Government and Not-for-Profit Entities (1)
Government and not-for-profit entities serve different purposes in society than do business entities. Because such organizations are largely financed by taxpayers, donors and others who do not expect benefits proportional to the resources they provide, management has a special duty to be accountable for how those resources are used in providing services
Government and not-for-profit entities serve different purposes in society than do business entities. Because such organizations are largely financed by taxpayers, donors and others who do not expect benefits proportional to the resources they provide, management has a special duty to be accountable for how those resources are used in providing services. Thus the need for managers to be accountable to citizens, creditors, oversight bodies and others has played a central role in shaping the accounting and reporting practices of government and not-for-profit organisations.
Governmental and not-for-profit entities are vast in number and range of services provided.In Nigeria, government exist at the federal, state and local levels and serve a wide variety of functions. The Federal Accounts Allocation Committee (FAAC) reports that there are 774 local governments, 36 states and the federal capital territory. Some states have also created some local council development agencies (LCDA) that derive their power from state governments. States, local governments areas and the LCDA’s, are general purpose governments that provide a wide range of services to the citizens (such as police and fire protection, sanitation, construction and maintenance of streets, roads and bridges, culture and recreation).
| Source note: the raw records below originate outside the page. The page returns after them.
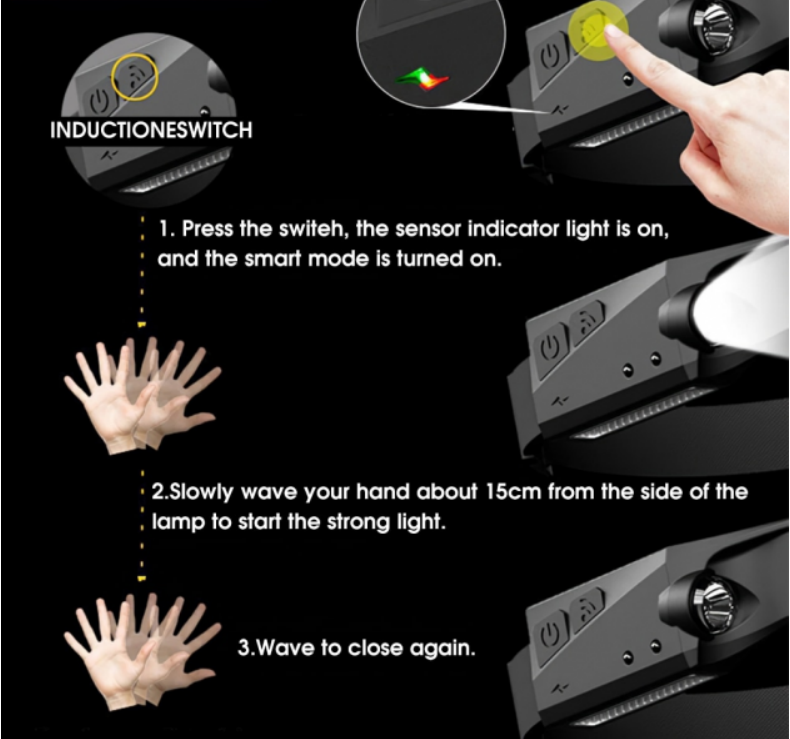 INDUCTIONESWITCH

1. Press the switeh, the sensor indicator light is on, and the smart mode is turned on.

2.Slowly wave your hand about 15cm from the side of the lamp to start the strong light.

3.Wave to close again.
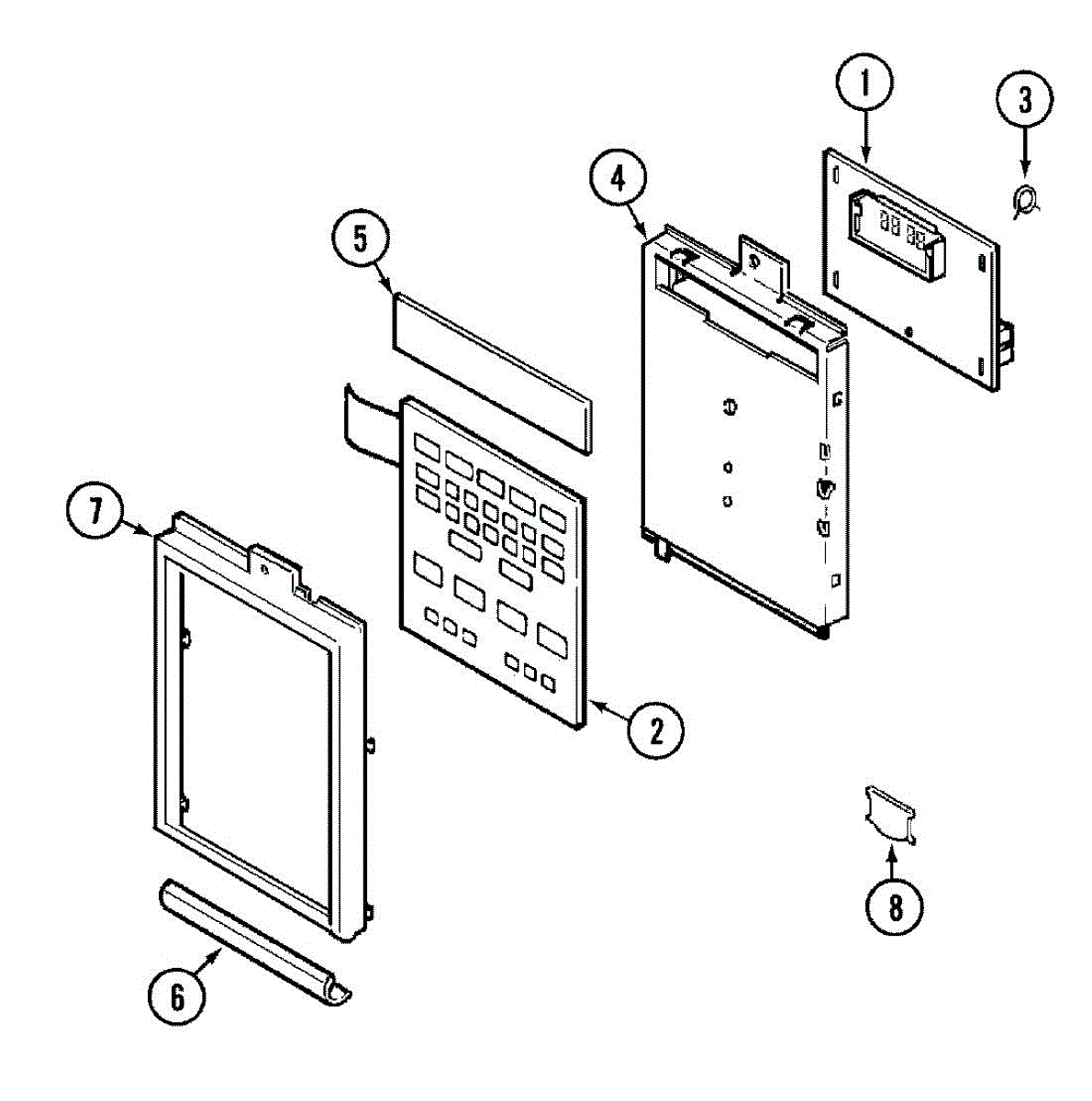 1
3
4
5
7
2
8
6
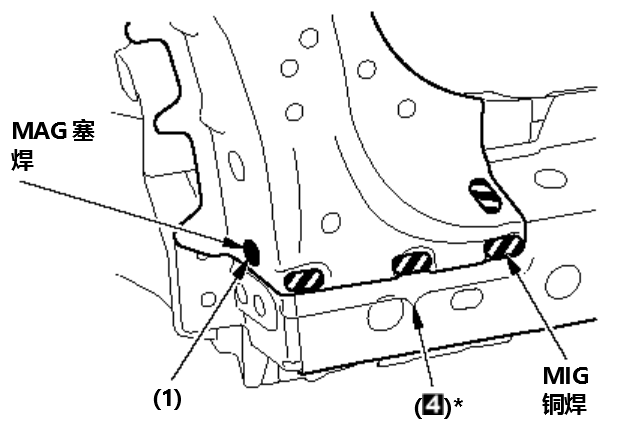 MAG 塞焊

(1)

(4)*

MIG 铜焊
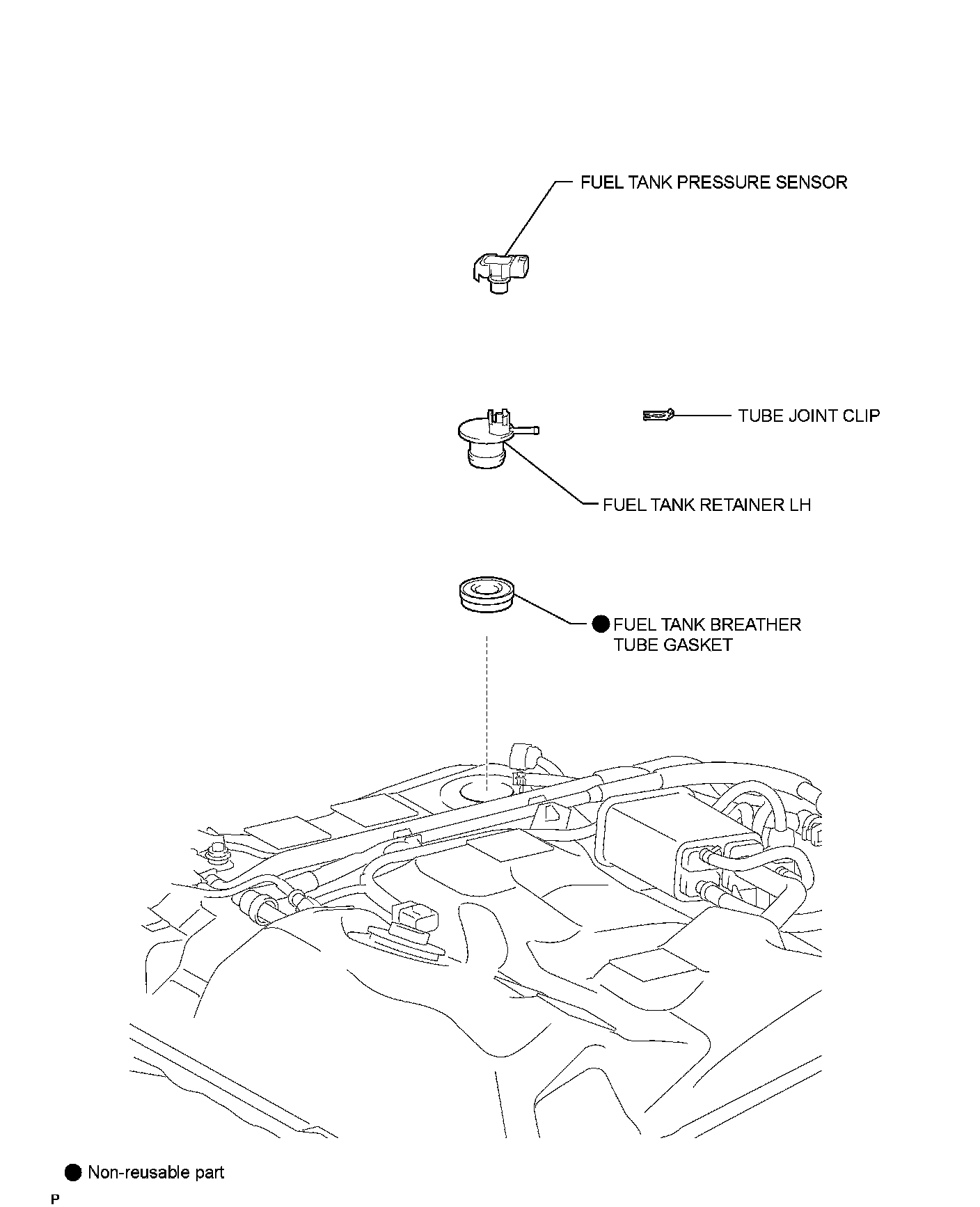 FUEL TANK PRESSURE SENSOR

TUBE JOINT CLIP

FUEL TANK RETAINER LH

● FUEL TANK BREATHER TUBE GASKET

● Non-reusable part

P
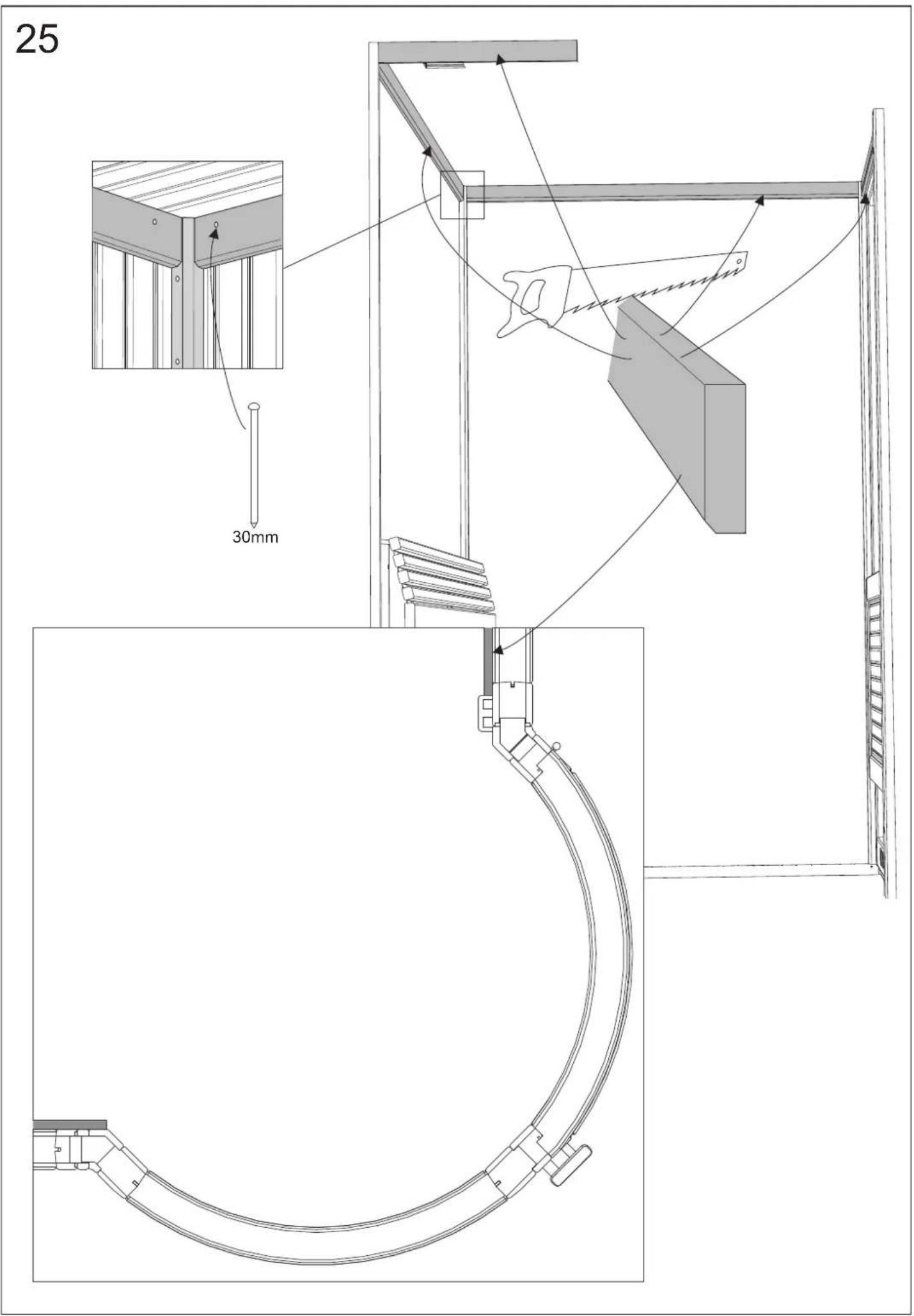 25

30mm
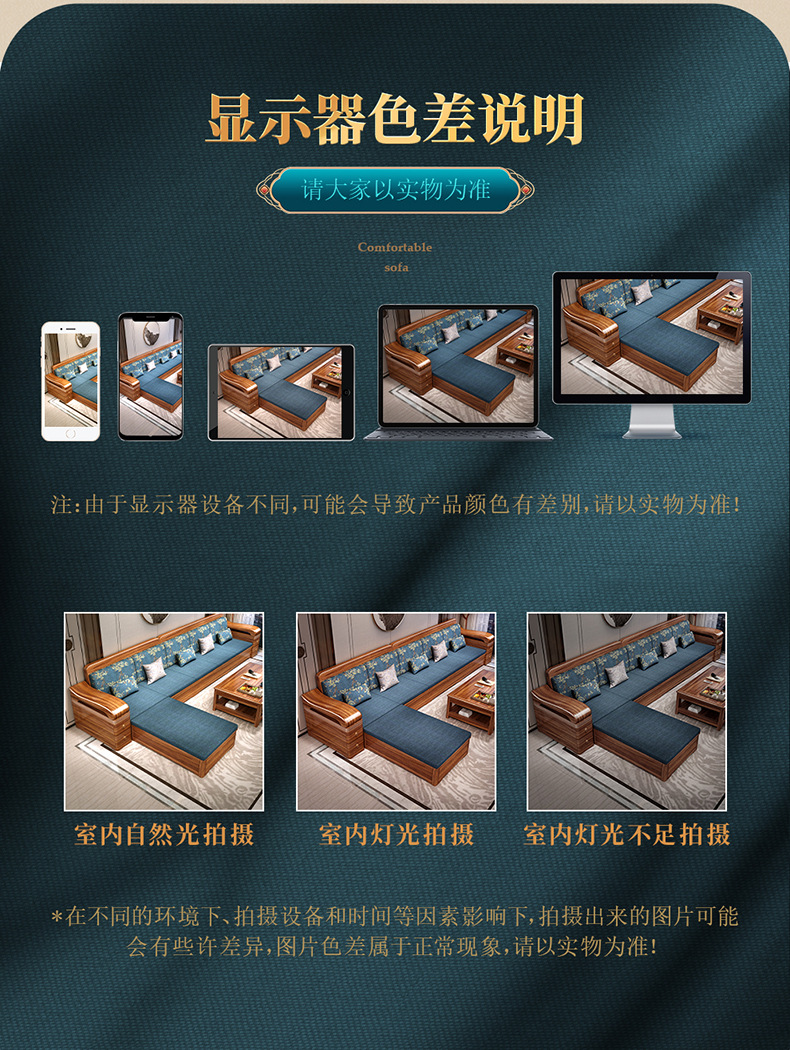 显示器色差说明

请大家以实物为准

Comfortable sofa

注:由于显示器设备不同,可能会导致产品颜色有差别,请以实物为准!

室内自然光拍摄

室内灯光拍摄

室内灯光不足拍摄

*在不同的环境下、拍摄设备和时间等因素影响下,拍摄出来的图片可能会有些许差异,图片色差属于正常现象,请以实物为准!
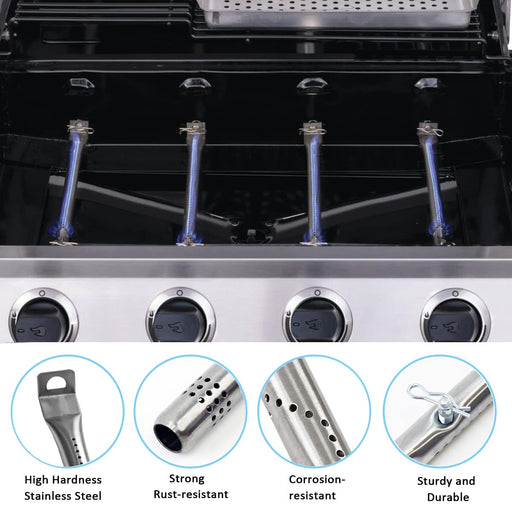 High Hardness Stainless Steel

Strong Rust-resistant

Corrosion-resistant

Sturdy and Durable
Independent primary schools, public colleges, polytechnics and universities, are special purpose governments- governments that provide only a single function or a limited number of functions (such as education, drainage and flood control, irrigation, soil and water conservation, fire protection, water supply). Special purpose governments have the power to levy and collect taxes and to raise revenues from other sources as provided by state laws to finance the services they provide.
Not-for –profit organizations also exist in many forms and serve many different functions in society. These include private primary schools, colleges and universities, various kinds of community service and health care organizations, public libraries, museums, professional and trade associations, fraternal and social organizations, and religious organizations.
Need for Government Reporting Standard
Governments exist in an environment in which the power ultimately rests in the hands of the people. Voters delegate that power to public officials through the election process. The power is divided among the executive, legislative, and judicial branches, so that the action, financial and otherwise of government executives are constrained by legislative action, and executive and legislative actions are subject to judicial review.
Further constraints are imposed on state and local governments by the federal government. Revenues raised by each level of government come, ultimately from tax payers. Tax payers are required by law to provide resources to governments even though they often have little choice about which government services they receive and the extent to which they receive them. This relative lack of tax payer choice is premised of the fact that most governments do not operate in a competitive market place, face virtually no threat of liquidation and do not have equity owners. Government accounting and financial reporting standards aim to address the need for public accountability information by helping stakeholders assess how public resources were acquired and either used during the period or are expected to be used. Such reporting also helps users to assess whether current resources were sufficient to meet current service cost ( or whether some costs were shifted to future tax payers) and whether the government’s ability to provide services improved or declined from previous year.
Characteristics of Government and Not-for-Profit Organizations
Governmental and not-for-profit organizations differ in important ways from business organization. An understanding of how these organizations differ from business organization is essential to understanding the unique accounting and financial reporting principles that have evolved for governmental and not-for-profit organizations.
The following characteristics distinguish the governmental and not-for-profit entities from business organisations:
a. Receipt of significant amounts of resources from resources providers who do not expect to receive either repayment or economic benefits proportionate to the resources provided
b. Operating purposes that are other than to provide goods or services at a profit or profit equivalent
c. Absence of defined ownership interests that can be sold, transferred, or redeemed or that convey entitlement to a share of residual distribution of resources in the event of liquidation of the organization.
Objectives of Financial Reporting In Government
Accountability is the cornerstone of all financial reporting in government. Accountability requires government to answer to the citizenry- to justify the raising of public resources and the purposes for which they are used.
Governmental accountability is based on the belief that citizenry “has a right to know”, a right to receive openly declared facts that may lead to public debate by the citizens and their elected representatives. Financial reporting plays a major role in fulfilling government’s duty to be publicly accountable in a democratic society.
Comparison of financial reporting objectives- state and local governments, federal government, and not-for-profit organizations.
State and local governments.
Financial reporting is used in making economic, social, and political decisions and in assessing accountability primarily by:
• Comparing actual financial results with the legally adopted budget.
• Assessing financial condition and results of operations.
• Assisting in determining compliance with finance-related laws, rules, and regulations.
• Assisting in evaluating efficiency and effectiveness.
Financial reporting should help to achieve accountability and is intended to assist report users in evaluating:
• Budgetary integrity.
• Operating performance.
• Adequacy of systems and controls.
Not- for- profit organizations
Financial reporting should provide information useful in:
Making resource allocation decisions.
Assessing services and ability to provide services.
Assessing management stewardship and performance
Assessing economic resources, obligations, net resources, and changes in them.